## Begin Text excerpt

# So many choices..



## givenalias (Jul 29, 2011)

I recently started looking into GSDs with renewed zeal. I was given a year old GSD/Lab mix when I was eight and she's been my constant companion for 14 years now. I'm just looking now to prepare for the imminent end and thus new beginning that will undoubtedly be in the not so distant future.

There are a lot of options when it comes to this breed and I'm finding it overwhelming. I shy away from the showlines simply because I'm not interested in showing or in the extreme angulation that seems to be found in them. Predominantly the dog will be a companion dog, I'm not involved in any dog sports. I cant imagine hiking counts. 

I'm just wondering which reputable breeders out there are supplying healthy, solid dogs that have a good temperament that's somewhere between the showing and working lines. While I love the breed and would absolutely adore a GSD pup I get to thinking perhaps a mix from a rescue would be the best choice simply because they're in need? I dont know. I'm sorry if this isn't posted in the right section. Any thoughts or insights are appreciated.


----------



## Liesje (Mar 4, 2007)

What is your location? That will help, unless you don't mind traveling or shipping.


----------



## givenalias (Jul 29, 2011)

SW Minnesota.


----------



## Freestep (May 1, 2011)

givenalias said:


> I'm just wondering which reputable breeders out there are supplying healthy, solid dogs that have a good temperament that's somewhere between the showing and working lines. While I love the breed and would absolutely adore a GSD pup I get to thinking perhaps a mix from a rescue would be the best choice simply because they're in need? I dont know. I'm sorry if this isn't posted in the right section. Any thoughts or insights are appreciated.

## End Text excerpt
## Begin Recorded information

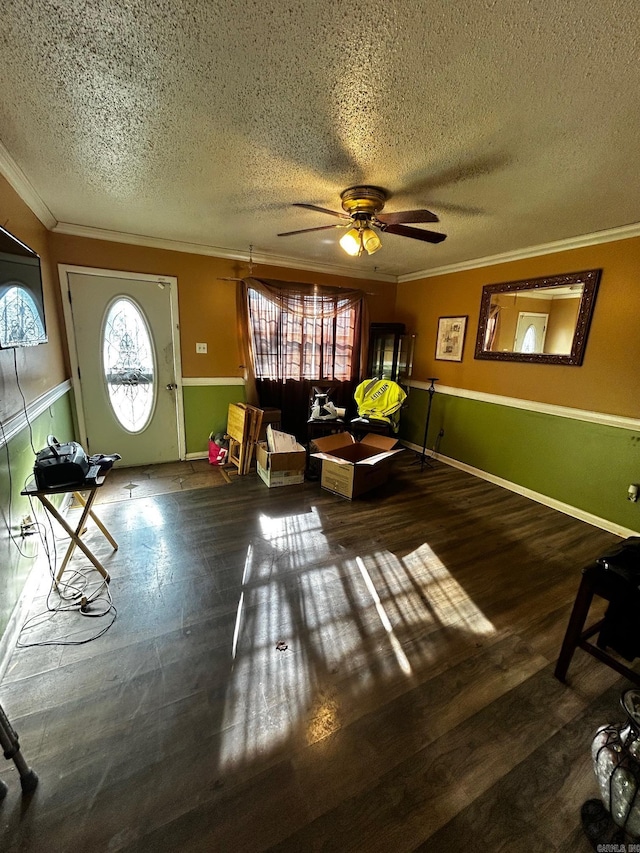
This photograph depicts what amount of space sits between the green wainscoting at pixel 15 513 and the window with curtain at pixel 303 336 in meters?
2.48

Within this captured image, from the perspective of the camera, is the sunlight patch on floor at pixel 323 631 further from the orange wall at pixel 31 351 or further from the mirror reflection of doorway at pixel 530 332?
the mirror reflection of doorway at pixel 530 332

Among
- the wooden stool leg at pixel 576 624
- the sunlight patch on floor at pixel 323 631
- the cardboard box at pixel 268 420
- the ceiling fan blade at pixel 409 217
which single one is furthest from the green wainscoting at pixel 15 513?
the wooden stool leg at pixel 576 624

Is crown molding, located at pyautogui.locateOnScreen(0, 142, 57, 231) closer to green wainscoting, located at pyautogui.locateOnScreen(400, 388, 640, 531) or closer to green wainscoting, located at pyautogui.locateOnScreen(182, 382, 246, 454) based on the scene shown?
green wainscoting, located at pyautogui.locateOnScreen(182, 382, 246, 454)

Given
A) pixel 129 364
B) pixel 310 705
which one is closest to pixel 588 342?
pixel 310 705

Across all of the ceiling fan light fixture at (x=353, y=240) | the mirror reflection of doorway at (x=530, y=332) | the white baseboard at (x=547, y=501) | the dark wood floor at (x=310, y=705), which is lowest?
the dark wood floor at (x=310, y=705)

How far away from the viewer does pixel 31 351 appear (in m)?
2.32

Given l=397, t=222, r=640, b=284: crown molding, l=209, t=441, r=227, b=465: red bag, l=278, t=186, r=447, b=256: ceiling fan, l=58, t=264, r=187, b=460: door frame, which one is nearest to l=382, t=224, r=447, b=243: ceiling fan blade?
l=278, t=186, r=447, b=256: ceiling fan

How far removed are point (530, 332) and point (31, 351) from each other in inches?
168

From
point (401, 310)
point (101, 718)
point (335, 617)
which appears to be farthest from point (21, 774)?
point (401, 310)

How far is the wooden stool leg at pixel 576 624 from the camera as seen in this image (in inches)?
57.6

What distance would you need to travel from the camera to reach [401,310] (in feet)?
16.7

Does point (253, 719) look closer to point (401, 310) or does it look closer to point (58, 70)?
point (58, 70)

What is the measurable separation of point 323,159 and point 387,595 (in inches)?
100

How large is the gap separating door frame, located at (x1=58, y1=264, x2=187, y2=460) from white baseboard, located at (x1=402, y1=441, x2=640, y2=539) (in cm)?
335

## End Recorded information

▶ **Set problem A**
List each distinct username that heads a post in the forum thread about choosing a GSD.
▶ **Set problem B**
Resume the forum thread about choosing a GSD, picking up right after the last sentence shown.
The entries have no connection to the text.

▶ **Exercise result A**
givenalias, Liesje, Freestep

▶ **Exercise result B**
If you're just looking for a solid companion, rescue is a good option to be open to. Most of the dogs are adults and so their temperament is known. Many rescue dogs have issues, but some come into rescue through no fault of their own (owners' home foreclosed upon, etc.) so you can sometimes find a gem of a dog that someone probably really misses.

If you decide to go the puppy route, either German show or working lines could work for you depending on the pup's individual temperament. Show dogs tend to be a little lower in drive and energy level than working lines, but not always. I have two working line females and both of them are very good companion dogs, social, and not over the top in energy or drive. 

Whichever bloodlines you choose, people here can help you find a reputable, ethical breeder who values health and temperament. Then you just need to make a solid commitment to training, and you'll end up with a great dog.


----------



## KZoppa (Aug 14, 2010)

there are actually several breeders who are members here that i think would be able to suit your needs. I prefer working lines myself but there is ONE showline breeder i would not even question getting a dog from. She offers great advice and is very knowledgable. She breeds very intelligent and beautiful dogs. There are just so many options, perhaps sitting down and making a list of what you're looking for may help us help you narrow down the search?


----------



## Danielle609 (Jun 18, 2011)

givenalias said:


> There are a lot of options when it comes to this breed and I'm finding it overwhelming. I shy away from the showlines simply because I'm not interested in showing or in the *extreme* *angulation* that seems to be found in them. Predominantly the dog will be a companion dog, I'm not involved in any dog sports. I cant imagine hiking counts.


 
Correct me if I am wrong, but I think that the German SL's are not quite as angular as the American SL. I am "new" to all of this, but that seems to be my observation.


----------



## shilohsmom (Jul 14, 2003)

Danielle609 said:


> Correct me if I am wrong, but I think that the German SL's are not quite as angular as the American SL. I am "new" to all of this, but that seems to be my observation.


This is correct.


----------



## bocron (Mar 15, 2009)

German Show Line (or High Line) may be a good option for you if you really want to get a puppy. If it's not your main priority, then a rescue could work out well. As already stated, you can get a good idea of temperament, and can see the size you will end up with.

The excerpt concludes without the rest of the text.